█████╗ ██████╗ ███████╗███╗ ██╗████████╗ ███████╗██╗████████╗
██╔══██╗██╔════╝ ██╔════╝████╗ ██║╚══██╔══╝ ██╔════╝██║╚══██╔══╝
███████║██║ ███╗█████╗ ██╔██╗ ██║ ██║ █████╗ ██║ ██║
██╔══██║██║ ██║██╔══╝ ██║╚██╗██║ ██║ ██╔══╝ ██║ ██║
██║ ██║╚██████╔╝███████╗██║ ╚████║ ██║ ██║ ██║ ██║
╚═╝ ╚═╝ ╚═════╝ ╚══════╝╚═╝ ╚═══╝ ╚═╝ ╚═╝ ╚═╝ ╚═╝
Does your codebase speak LLM?
AgentFit audits how well AI models can actually work with your Python code — not just read it, but complete functions, fix bugs, navigate a live repo with tools, and explain architecture.
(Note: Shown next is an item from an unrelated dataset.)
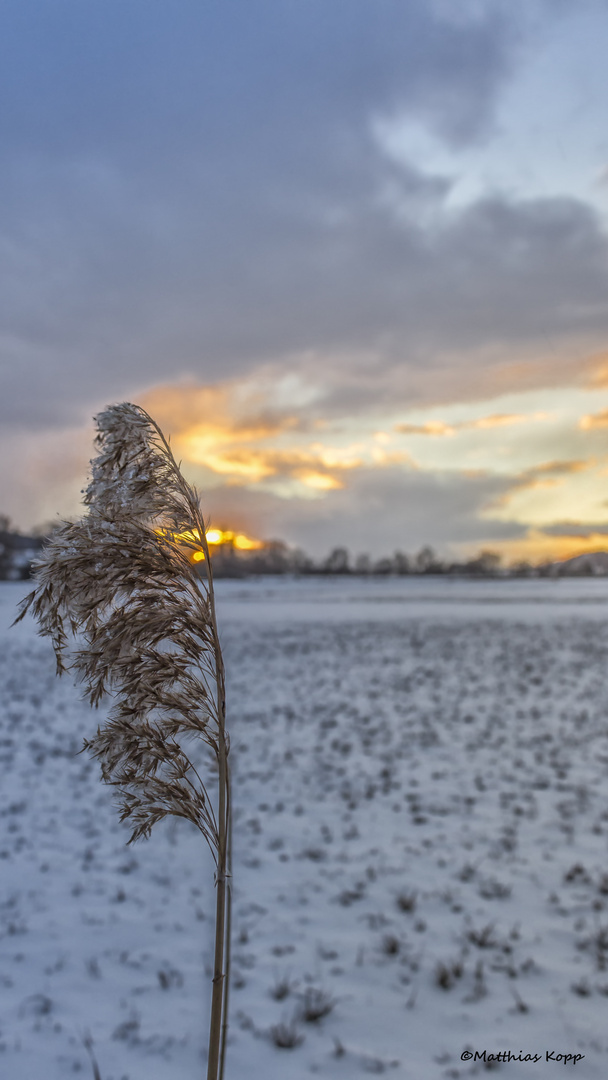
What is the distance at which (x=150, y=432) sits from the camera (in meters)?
1.66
It scores five static AI-readiness metrics, then verifies them by benchmarking real LLMs against auto-generated challenges.
agentfit benchmark ./src
Stage 1 — Static Analysis scores your codebase on five dimensions that predict how well LLMs will perform on it:
| Metric | What it measures |
|---|---|
| Schema Density | How many data-passing functions use Pydantic / TypedDict / dataclasses |
| DRYness | Absence of duplicated function bodies |
| Docstring Richness | Presence of >>> usage examples in public docstrings |
| Test Coverage Structural | Ratio of test files to source files |
| Import Clarity | Absence of circular imports and dependency tangles |
Stage 2 — LLM Benchmarking auto-generates coding challenges (completion, debugging, explanation, refactoring) from your source tree, sends them to every configured provider, and judges responses with a second LLM.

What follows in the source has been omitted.